= Beginning of Section =

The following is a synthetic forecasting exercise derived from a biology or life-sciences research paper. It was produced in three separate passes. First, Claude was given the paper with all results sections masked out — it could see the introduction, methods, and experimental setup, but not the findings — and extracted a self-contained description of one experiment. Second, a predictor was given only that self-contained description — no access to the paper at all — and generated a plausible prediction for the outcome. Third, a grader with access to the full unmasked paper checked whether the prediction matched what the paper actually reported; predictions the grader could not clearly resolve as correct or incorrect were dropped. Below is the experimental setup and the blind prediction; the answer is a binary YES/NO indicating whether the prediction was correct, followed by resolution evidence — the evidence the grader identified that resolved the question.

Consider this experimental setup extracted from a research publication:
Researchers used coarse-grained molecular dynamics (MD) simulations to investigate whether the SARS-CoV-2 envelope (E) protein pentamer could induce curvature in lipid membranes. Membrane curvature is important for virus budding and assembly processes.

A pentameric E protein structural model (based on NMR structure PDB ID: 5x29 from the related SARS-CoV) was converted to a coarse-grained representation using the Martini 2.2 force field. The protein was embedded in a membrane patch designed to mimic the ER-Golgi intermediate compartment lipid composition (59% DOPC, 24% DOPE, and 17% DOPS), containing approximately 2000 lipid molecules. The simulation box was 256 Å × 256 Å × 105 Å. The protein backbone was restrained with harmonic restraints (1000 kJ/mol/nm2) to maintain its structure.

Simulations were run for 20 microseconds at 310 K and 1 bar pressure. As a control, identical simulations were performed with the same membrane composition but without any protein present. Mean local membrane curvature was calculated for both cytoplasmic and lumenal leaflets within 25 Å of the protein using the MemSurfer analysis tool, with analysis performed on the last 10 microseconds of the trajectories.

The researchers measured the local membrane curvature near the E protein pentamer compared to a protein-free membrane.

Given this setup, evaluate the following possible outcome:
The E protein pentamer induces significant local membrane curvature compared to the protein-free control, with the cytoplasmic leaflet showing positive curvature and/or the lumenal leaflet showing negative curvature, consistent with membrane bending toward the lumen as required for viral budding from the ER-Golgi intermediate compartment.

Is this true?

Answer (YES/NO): NO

= End of Section =

> **Problem details**
Write out exactly those lines running from the line with "Given this setup, evaluate" to the end of the data above, the first and last included.

> **Exercise result**
Given this setup, evaluate the following possible outcome:
The E protein pentamer induces significant local membrane curvature compared to the protein-free control, with the cytoplasmic leaflet showing positive curvature and/or the lumenal leaflet showing negative curvature, consistent with membrane bending toward the lumen as required for viral budding from the ER-Golgi intermediate compartment.

Is this true?

Answer (YES/NO): NO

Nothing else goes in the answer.